═════ Data under study
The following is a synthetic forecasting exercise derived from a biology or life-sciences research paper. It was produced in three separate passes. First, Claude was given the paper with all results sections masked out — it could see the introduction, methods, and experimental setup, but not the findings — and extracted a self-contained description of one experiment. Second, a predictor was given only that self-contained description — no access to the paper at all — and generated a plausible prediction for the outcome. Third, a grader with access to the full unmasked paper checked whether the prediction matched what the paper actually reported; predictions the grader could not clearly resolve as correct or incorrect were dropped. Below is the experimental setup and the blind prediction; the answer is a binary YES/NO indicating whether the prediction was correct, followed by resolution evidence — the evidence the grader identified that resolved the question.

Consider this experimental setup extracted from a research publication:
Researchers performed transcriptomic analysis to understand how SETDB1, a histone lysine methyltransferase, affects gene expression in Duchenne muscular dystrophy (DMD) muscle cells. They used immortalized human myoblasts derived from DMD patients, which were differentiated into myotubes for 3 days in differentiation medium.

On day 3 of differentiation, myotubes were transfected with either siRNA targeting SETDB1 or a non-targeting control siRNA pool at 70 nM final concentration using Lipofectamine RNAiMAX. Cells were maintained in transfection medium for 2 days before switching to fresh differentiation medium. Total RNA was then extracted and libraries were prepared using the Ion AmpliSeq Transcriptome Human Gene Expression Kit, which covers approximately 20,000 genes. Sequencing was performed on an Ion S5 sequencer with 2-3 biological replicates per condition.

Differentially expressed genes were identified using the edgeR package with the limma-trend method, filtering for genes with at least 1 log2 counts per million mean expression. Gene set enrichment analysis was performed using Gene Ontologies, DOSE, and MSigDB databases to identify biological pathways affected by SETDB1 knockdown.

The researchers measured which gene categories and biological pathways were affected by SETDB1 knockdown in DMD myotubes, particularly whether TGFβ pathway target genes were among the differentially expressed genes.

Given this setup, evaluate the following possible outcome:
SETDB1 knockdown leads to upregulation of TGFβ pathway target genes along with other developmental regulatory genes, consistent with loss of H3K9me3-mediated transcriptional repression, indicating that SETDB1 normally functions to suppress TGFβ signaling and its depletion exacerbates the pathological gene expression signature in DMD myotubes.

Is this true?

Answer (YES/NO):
══════════
• **What is needed**:
From the first line to the last, write out the data exactly.

• **Solution to the exercise**:
The following is a synthetic forecasting exercise derived from a biology or life-sciences research paper. It was produced in three separate passes. First, Claude was given the paper with all results sections masked out — it could see the introduction, methods, and experimental setup, but not the findings — and extracted a self-contained description of one experiment. Second, a predictor was given only that self-contained description — no access to the paper at all — and generated a plausible prediction for the outcome. Third, a grader with access to the full unmasked paper checked whether the prediction matched what the paper actually reported; predictions the grader could not clearly resolve as correct or incorrect were dropped. Below is the experimental setup and the blind prediction; the answer is a binary YES/NO indicating whether the prediction was correct, followed by resolution evidence — the evidence the grader identified that resolved the question.

Consider this experimental setup extracted from a research publication:
Researchers performed transcriptomic analysis to understand how SETDB1, a histone lysine methyltransferase, affects gene expression in Duchenne muscular dystrophy (DMD) muscle cells. They used immortalized human myoblasts derived from DMD patients, which were differentiated into myotubes for 3 days in differentiation medium.

On day 3 of differentiation, myotubes were transfected with either siRNA targeting SETDB1 or a non-targeting control siRNA pool at 70 nM final concentration using Lipofectamine RNAiMAX. Cells were maintained in transfection medium for 2 days before switching to fresh differentiation medium. Total RNA was then extracted and libraries were prepared using the Ion AmpliSeq Transcriptome Human Gene Expression Kit, which covers approximately 20,000 genes. Sequencing was performed on an Ion S5 sequencer with 2-3 biological replicates per condition.

Differentially expressed genes were identified using the edgeR package with the limma-trend method, filtering for genes with at least 1 log2 counts per million mean expression. Gene set enrichment analysis was performed using Gene Ontologies, DOSE, and MSigDB databases to identify biological pathways affected by SETDB1 knockdown.

The researchers measured which gene categories and biological pathways were affected by SETDB1 knockdown in DMD myotubes, particularly whether TGFβ pathway target genes were among the differentially expressed genes.

Given this setup, evaluate the following possible outcome:
SETDB1 knockdown leads to upregulation of TGFβ pathway target genes along with other developmental regulatory genes, consistent with loss of H3K9me3-mediated transcriptional repression, indicating that SETDB1 normally functions to suppress TGFβ signaling and its depletion exacerbates the pathological gene expression signature in DMD myotubes.

Is this true?

Answer (YES/NO):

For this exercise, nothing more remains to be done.